Three thoughts emerge, being picked up between conference events. First, what the heck is Labour doing? Is John McDonnell right to say that it will back a second vote or are those near Corbyn who say that is not what he said correct? Who knows? What I do know is it does not help them to deny what is obviously true: they are bound to be in favour of a second vote if and when the ‘meaningful vote’ on May’s deal rejects it, as seems likely. What is the problem with talking about political realities is the question that needs to be asked of Labour?
Of course May will say that Labour are ignoring the referendum result. And I would argue that she is like the satnav user who believes that they must follow it even when it instructs them to drive through a flooded ford, or down a road that is very clearly unsuited for vehicle use. When the facts change so must the decision. The facts have changed. Labour should say so, and that to ask again is to respect the referendum and not udnermine it: having another one is to say referenda are trusted, right or wrong.

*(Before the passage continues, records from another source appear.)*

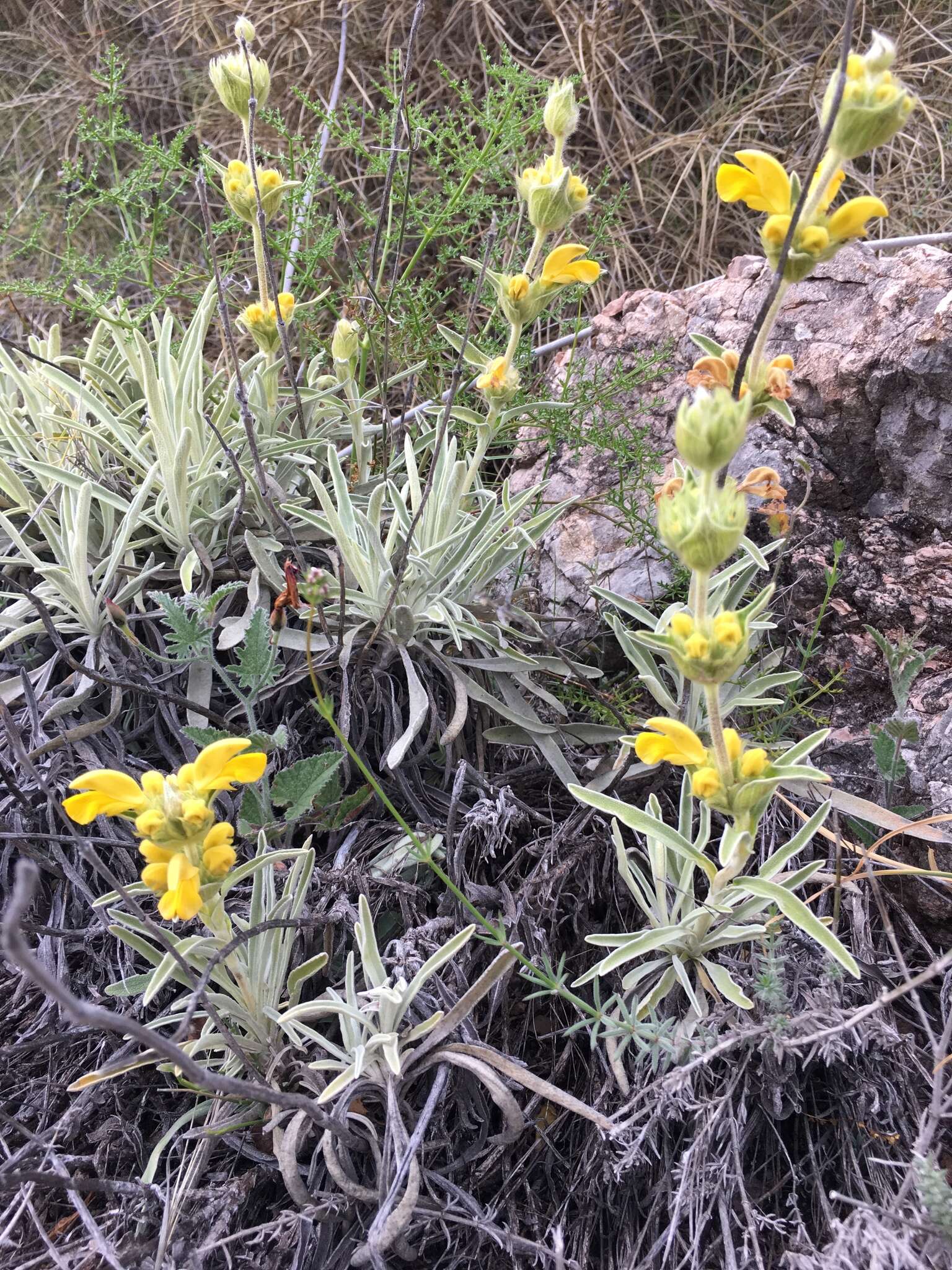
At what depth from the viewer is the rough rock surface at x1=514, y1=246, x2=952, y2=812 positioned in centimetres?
179

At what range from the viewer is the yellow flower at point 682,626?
1.10m

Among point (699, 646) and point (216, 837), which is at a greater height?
point (699, 646)

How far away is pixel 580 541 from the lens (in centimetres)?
212

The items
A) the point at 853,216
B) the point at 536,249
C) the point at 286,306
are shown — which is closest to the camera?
the point at 853,216

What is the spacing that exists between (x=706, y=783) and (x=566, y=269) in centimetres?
93

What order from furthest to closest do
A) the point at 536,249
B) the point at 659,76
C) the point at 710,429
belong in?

Second, that fact that the ECJ is going to rule on the legality of Article 50 renunciation by the UK as soon as possible is good news: it is essential that all options are put on the table.

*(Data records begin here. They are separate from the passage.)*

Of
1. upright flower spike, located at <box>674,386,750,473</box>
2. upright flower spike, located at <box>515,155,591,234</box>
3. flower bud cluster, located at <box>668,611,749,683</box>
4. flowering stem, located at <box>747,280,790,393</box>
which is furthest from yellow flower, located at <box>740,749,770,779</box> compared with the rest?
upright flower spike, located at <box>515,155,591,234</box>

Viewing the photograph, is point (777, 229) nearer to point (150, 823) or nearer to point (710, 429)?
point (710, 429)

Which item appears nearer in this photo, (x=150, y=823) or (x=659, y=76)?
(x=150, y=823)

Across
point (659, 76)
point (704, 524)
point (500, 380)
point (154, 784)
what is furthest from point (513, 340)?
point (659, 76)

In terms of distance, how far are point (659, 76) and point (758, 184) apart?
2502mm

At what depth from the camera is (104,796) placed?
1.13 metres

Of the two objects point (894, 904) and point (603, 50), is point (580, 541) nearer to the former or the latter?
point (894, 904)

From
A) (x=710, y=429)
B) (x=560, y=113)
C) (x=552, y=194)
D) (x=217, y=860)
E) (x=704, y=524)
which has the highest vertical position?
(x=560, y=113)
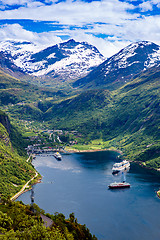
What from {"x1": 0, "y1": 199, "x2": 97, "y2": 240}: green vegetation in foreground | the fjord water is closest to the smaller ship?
the fjord water

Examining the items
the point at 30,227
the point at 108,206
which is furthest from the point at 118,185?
the point at 30,227

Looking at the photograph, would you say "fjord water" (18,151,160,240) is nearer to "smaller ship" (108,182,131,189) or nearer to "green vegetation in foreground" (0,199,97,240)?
"smaller ship" (108,182,131,189)

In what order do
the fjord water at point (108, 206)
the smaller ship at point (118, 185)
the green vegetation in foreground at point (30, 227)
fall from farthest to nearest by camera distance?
1. the smaller ship at point (118, 185)
2. the fjord water at point (108, 206)
3. the green vegetation in foreground at point (30, 227)

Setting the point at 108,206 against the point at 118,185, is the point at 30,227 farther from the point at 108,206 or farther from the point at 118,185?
the point at 118,185

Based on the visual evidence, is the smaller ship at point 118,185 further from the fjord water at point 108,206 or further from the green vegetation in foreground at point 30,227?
the green vegetation in foreground at point 30,227

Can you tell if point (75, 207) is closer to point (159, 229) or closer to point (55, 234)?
point (159, 229)

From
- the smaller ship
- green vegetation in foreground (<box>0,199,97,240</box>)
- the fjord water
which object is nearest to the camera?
green vegetation in foreground (<box>0,199,97,240</box>)

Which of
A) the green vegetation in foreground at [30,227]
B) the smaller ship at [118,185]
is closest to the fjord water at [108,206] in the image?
the smaller ship at [118,185]

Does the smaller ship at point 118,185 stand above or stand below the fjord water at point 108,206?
above
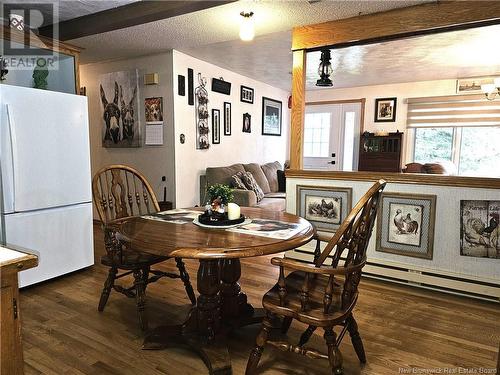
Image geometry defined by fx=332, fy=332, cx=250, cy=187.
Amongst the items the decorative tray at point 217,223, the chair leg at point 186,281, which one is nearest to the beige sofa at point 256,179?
the chair leg at point 186,281

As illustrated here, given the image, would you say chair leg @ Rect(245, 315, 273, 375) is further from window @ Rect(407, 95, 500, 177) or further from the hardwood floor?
window @ Rect(407, 95, 500, 177)

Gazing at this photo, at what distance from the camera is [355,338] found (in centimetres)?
170

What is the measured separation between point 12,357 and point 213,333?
3.31 ft

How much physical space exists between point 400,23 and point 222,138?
2.88 metres

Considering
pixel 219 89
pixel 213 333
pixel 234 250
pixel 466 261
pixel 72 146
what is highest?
pixel 219 89

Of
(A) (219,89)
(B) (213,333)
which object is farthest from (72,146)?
(A) (219,89)

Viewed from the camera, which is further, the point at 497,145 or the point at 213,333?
the point at 497,145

Thirdly, there were the economic forecasts. I will not pretend to have read all the detail: that has not been possible in the time available. Messages do emerge though. Whatever the option, and whatever the forecast issued yesterday, the message was that Brexit is going to reduce income in the UK. I am presuming that hard Brexit will not happen as there appears to be absolutely no real parliamentary will for it. In that case Mark Carney’s dire forecasts for the Bank of England do look to be largely irrelevant. And it can be argued that none of the Treasury’s are much use as none models the Brexit option May has negotiated. But there is a statistic that to me says that argument about which measure of scale is right is largely irrelevant: in October this year UK car production was down 10% on a year ago. Suggestions of a Brexit impact cannot be avoided: the downturn is already real.
What does all this say? I’d suggest that between all the political posturing - and like everyone I know I am really bored by that now - there is a reality that is emerging. That reality is that there is a choice available that will prevent the losses - financial, political and social - that Brexit will create. That the choice to remain is still real is what that reality is. And, as John McDonnell said before Seumas Milne denied he had done so, Labour has to embrace that possibility if it is to remain relevant to a large number of the people who might vote for it. So too will the Tories have to do so if they are also to have any chance of remaining as a credible political force. The fact is that unless Labour and the Tories do recognise Remain as an option now then they will fail so many people that their political credibility with half the population will be destroyed for a generation or more.
That’s he reality that is being fought now. It is a fight for credible choice, which is at the heart of what democracy requires. The question is whether, given the obvious need for it to be presented to the people of the UK, politicians will actually have the courage to offer Remain to the UK. The answer is not clear as yet, but it seems increasingly likely. And that has to be good news. And there’s not much to cling to in this mess.